Мурыгин : Завод

22:37  15-01-2013
«Во сне я видел с высоты город,
Братан, набей мне на груди Голод и Холод,
Нам похуй замерзать или сгореть в огне
Братан, набей мне Молодость на спине»
(The Chemodan — Молодость)
1
Вдох… выдох… вдооооох… выдооооох… от бега дыхание сбито, а от боли и конвульсий его невозможно восстановить, делаешь глубокий вдох и тут же раздражаешься сильным и шумным кашлем, поэтому приходиться дышать часто и мелко, от этого появляется головокружение, так как легким не хватает кислорода. Еще пару сот метров и все, можно будет больше не бежать, можно будет прислониться к грязной стене и отдохнуть и не важно, что ты испачкаешь спину, сейчас ничего не важно…
Очередной приступ кашля и ноги сводит судорогой. Падение, разбито колено и локоть. Пару блаженных секунд на земле и снова надо бежать. Для этого подтягиваешь тело на руках, упираясь ладонями в асфальт, подтягиваешь не разбитое колено под себя и хилым рывком на трясущихся конечностях встаешь, боль, снова судорога, но уже в верхней части тела, значит бежать не помешает, сильно скручивает живот. Подожди, говоришь сам себе, еще чуть-чуть осталось. И это правда, всего пару десятков шагов, но чем ближе завод тем сложнее идти, а он уже не бежит а идет, подволакивая ушибленную ногу.

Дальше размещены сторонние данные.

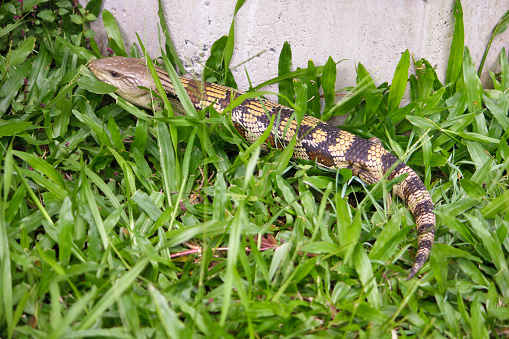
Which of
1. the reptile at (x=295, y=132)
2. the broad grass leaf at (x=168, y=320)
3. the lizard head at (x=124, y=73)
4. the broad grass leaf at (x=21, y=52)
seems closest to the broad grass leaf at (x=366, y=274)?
the reptile at (x=295, y=132)

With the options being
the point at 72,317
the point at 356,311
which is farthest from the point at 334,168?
the point at 72,317

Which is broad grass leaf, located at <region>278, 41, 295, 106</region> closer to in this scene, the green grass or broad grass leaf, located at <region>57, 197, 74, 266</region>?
the green grass

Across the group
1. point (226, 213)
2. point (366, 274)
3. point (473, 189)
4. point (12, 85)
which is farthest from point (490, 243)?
point (12, 85)

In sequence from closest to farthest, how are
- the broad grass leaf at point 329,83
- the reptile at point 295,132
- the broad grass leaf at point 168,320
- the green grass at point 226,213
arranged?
1. the broad grass leaf at point 168,320
2. the green grass at point 226,213
3. the reptile at point 295,132
4. the broad grass leaf at point 329,83

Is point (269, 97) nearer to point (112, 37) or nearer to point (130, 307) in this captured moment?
point (112, 37)

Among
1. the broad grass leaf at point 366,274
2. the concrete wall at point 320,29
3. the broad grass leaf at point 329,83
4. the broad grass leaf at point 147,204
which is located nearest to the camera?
the broad grass leaf at point 366,274

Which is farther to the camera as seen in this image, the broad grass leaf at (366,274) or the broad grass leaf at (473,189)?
the broad grass leaf at (473,189)

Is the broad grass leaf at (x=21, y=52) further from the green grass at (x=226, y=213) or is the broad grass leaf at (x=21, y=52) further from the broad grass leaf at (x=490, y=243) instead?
the broad grass leaf at (x=490, y=243)

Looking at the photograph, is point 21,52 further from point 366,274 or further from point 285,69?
point 366,274

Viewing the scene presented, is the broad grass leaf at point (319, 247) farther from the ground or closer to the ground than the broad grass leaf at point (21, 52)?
closer to the ground
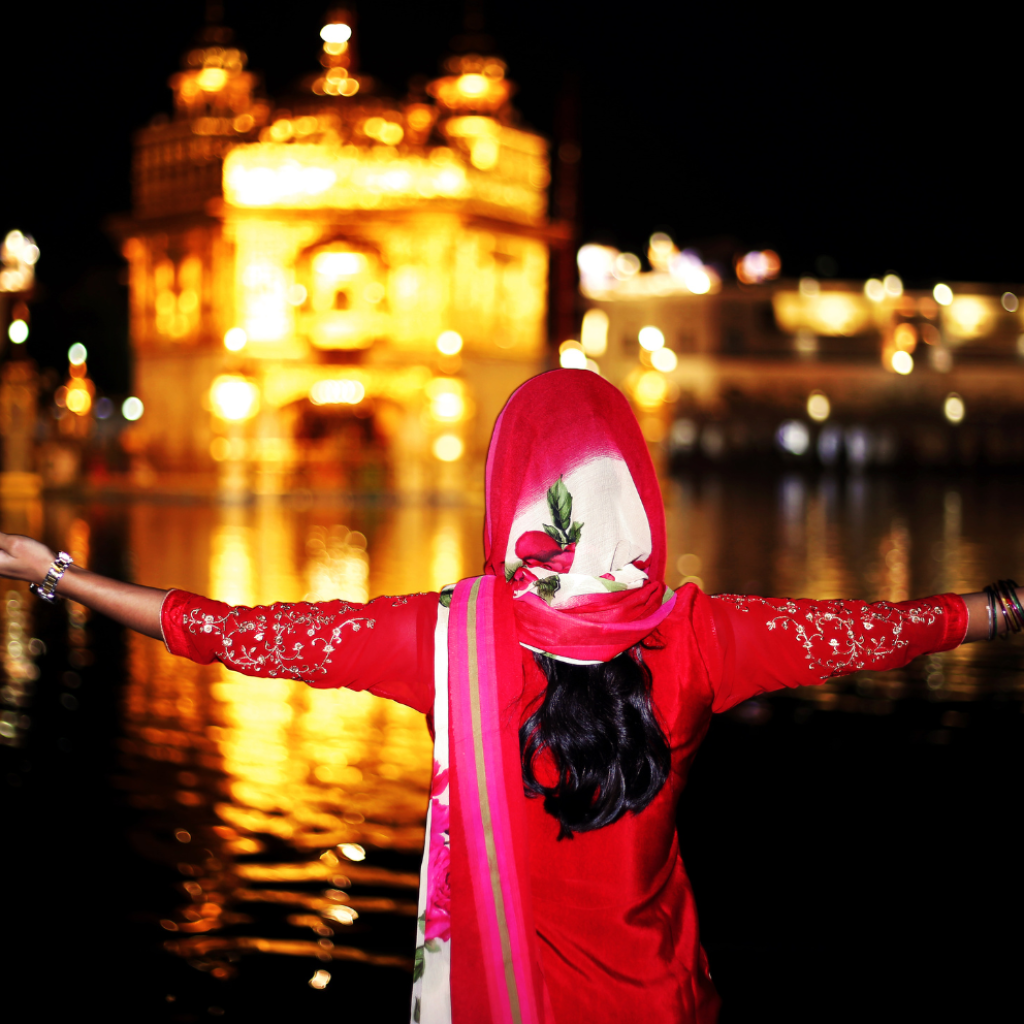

Если бы его кто-нибудь сейчас увидел то, скорее всего, решил бы, что зомби сошли с экранов телевизора, и воплотились в жизнь.
Высокий, но на столько худой, что можно диагностировать анорексию, молодой человек, с абсолютно белой, не смотря на солнечное лето, как мел кожей, светлыми волосами, и разбитой еще со вчера губой, а теперь еще коленом и рукой. Идет пошатываясь, иногда неловко пытаясь нашарить рукой опору и конечно не находит, от чего его тело, пытается упасть и ноги по инерции делают пару быстрых шагов что бы не опрокинуть туловище. Он не ел уже 4 дня, но и не за этим он пришел в это богом забытое место.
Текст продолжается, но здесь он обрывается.